**Document passage**.

☆ ☆ ☆ ☆ ☆

On Fri, 12 Dec 2008 21:32:36 -0600
"Brian Smith" <[email protected]> wrote:
> Mike Meyer wrote:
> > "Brian Smith" <[email protected]> wrote:
> > > Mike Meyer wrote:
> > > Are you saying that if I install Gnome Evolution to check my email,
> > > then the X11, Gnome, and dbus development bits should get installed
> > > automatically if I have Sun Studio installed?
> > If you're going to be building in that environment, then yes. Of
> > course, I'd say putting most of those things in build environment is a
> > sign of questionable sanity to start with, but that's just me.
> On any other platform (Windows, Mac OS X, Linux), I can install any email
> program (MS Outlook, Mail.app, Evolution) without any effect on my builds,
> and without needing to install any virtual machines. I'm really surprised
> that anybody would work in an environment that worked differently.
I don't do Windows, so can't comment on it. Mac OS X you're right
about, but you either have no development bits (i.e. - no XCode) or
all the development bits. The third party package systems I use on it
all install all the development bits for packages. But you're wrong
about Linux (it's my experiences with Linux that's causing me to
object to this proposal) - it's one of the systems that causes the
problems I'm talking about. The problem won't be the mail reader per
se; it'll be the software components it depends on. If it's completely
self-contained (typical on both Windows and Mac), it won't cause any
problems. If it has dependencies on other components - which is
typical for Linux and other more traditional Unix-like systemsa and
sure looks like what Solaris is doing, it can cause problems.

☆ ☆ ☆ ☆ ☆

**Do this**.
Copy the part of the mailing list message that opens with the words containing "On Fri, 12 Dec" and closes with "Sun Studio installed?".

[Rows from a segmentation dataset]
☆ ☆ ☆ ☆ ☆

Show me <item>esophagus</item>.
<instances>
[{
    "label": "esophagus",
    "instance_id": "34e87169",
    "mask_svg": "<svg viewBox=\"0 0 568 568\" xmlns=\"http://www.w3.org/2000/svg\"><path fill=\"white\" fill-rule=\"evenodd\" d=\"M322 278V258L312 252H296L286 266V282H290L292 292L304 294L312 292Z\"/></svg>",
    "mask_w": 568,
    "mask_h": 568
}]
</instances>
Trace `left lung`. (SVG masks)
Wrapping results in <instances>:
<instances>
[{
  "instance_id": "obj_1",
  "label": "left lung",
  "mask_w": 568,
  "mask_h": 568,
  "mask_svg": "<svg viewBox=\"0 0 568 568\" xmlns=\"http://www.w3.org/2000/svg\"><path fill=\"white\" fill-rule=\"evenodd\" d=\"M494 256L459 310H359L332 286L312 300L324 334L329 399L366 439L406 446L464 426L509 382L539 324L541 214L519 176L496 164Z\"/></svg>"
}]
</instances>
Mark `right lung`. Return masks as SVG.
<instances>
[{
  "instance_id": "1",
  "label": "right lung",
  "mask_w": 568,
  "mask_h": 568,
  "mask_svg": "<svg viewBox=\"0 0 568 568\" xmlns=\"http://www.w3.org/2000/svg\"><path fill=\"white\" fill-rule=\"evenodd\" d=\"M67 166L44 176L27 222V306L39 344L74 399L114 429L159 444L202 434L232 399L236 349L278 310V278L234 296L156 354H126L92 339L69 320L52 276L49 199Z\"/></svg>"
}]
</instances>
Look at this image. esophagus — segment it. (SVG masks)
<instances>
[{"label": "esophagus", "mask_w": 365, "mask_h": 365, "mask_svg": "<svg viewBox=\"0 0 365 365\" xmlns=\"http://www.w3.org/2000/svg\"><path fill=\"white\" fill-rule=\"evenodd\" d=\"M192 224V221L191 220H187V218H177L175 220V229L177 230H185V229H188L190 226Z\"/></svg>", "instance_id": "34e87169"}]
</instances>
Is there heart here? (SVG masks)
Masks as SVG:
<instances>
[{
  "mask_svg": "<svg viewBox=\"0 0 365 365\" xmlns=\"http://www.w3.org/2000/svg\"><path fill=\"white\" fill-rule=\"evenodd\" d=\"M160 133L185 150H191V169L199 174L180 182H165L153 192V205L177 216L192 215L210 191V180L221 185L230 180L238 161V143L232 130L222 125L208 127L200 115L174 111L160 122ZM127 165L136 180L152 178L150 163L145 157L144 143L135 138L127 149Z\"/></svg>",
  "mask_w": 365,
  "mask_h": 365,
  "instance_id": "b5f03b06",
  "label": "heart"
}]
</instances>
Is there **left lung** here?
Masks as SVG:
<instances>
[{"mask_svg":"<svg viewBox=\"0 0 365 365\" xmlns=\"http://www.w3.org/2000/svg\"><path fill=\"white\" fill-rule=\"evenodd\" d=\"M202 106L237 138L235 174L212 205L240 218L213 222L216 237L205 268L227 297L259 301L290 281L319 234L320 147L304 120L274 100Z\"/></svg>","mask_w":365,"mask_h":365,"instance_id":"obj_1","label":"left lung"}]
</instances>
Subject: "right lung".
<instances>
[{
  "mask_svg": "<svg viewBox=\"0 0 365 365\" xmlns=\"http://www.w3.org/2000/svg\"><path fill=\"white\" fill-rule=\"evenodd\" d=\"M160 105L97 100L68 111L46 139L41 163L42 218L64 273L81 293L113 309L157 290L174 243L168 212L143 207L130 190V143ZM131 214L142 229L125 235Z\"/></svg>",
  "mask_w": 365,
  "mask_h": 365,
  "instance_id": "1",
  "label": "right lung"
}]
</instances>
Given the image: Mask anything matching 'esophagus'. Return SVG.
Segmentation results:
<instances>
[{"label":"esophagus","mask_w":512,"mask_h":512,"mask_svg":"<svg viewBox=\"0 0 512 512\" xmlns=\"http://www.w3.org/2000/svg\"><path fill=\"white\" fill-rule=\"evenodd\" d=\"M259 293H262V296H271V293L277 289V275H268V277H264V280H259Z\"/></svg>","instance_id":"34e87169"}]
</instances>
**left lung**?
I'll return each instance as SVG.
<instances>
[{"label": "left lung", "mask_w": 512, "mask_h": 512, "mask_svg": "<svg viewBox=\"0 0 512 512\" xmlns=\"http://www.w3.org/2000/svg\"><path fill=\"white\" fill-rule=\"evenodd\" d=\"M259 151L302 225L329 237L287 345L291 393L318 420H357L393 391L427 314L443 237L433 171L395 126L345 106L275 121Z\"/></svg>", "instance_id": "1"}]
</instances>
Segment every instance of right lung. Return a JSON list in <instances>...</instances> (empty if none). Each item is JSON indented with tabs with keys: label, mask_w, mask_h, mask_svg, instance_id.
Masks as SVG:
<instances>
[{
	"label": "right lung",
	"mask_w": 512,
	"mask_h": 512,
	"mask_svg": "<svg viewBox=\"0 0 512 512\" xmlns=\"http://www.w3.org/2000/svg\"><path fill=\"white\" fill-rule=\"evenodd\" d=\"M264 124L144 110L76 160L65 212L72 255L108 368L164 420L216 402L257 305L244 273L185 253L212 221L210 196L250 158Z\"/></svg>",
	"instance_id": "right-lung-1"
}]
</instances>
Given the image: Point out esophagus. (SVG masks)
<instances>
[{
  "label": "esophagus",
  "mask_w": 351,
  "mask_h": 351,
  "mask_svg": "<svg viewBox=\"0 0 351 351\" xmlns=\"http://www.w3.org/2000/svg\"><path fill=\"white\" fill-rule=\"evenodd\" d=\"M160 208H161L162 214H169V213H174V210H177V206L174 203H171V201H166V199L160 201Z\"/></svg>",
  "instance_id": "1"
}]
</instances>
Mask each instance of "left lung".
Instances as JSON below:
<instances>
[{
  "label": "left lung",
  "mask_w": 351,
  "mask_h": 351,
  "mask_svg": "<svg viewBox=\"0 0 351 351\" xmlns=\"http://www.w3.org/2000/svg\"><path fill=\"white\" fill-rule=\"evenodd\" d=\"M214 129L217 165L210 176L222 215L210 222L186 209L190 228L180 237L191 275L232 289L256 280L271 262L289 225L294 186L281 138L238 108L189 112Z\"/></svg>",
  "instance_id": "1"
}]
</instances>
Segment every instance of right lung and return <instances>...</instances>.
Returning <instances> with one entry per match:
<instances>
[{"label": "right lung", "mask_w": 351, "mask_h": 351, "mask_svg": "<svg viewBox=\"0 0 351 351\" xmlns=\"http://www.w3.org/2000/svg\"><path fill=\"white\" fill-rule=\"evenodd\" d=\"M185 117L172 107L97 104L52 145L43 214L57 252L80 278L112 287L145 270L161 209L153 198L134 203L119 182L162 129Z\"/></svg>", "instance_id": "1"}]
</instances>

☆ ☆ ☆ ☆ ☆

**Answer**.
On Fri, 12 Dec 2008 21:32:36 -0600
"Brian Smith" <[email protected]> wrote:
> Mike Meyer wrote:
> > "Brian Smith" <[email protected]> wrote:
> > > Mike Meyer wrote:
> > > Are you saying that if I install Gnome Evolution to check my email,
> > > then the X11, Gnome, and dbus development bits should get installed
> > > automatically if I have Sun Studio installed?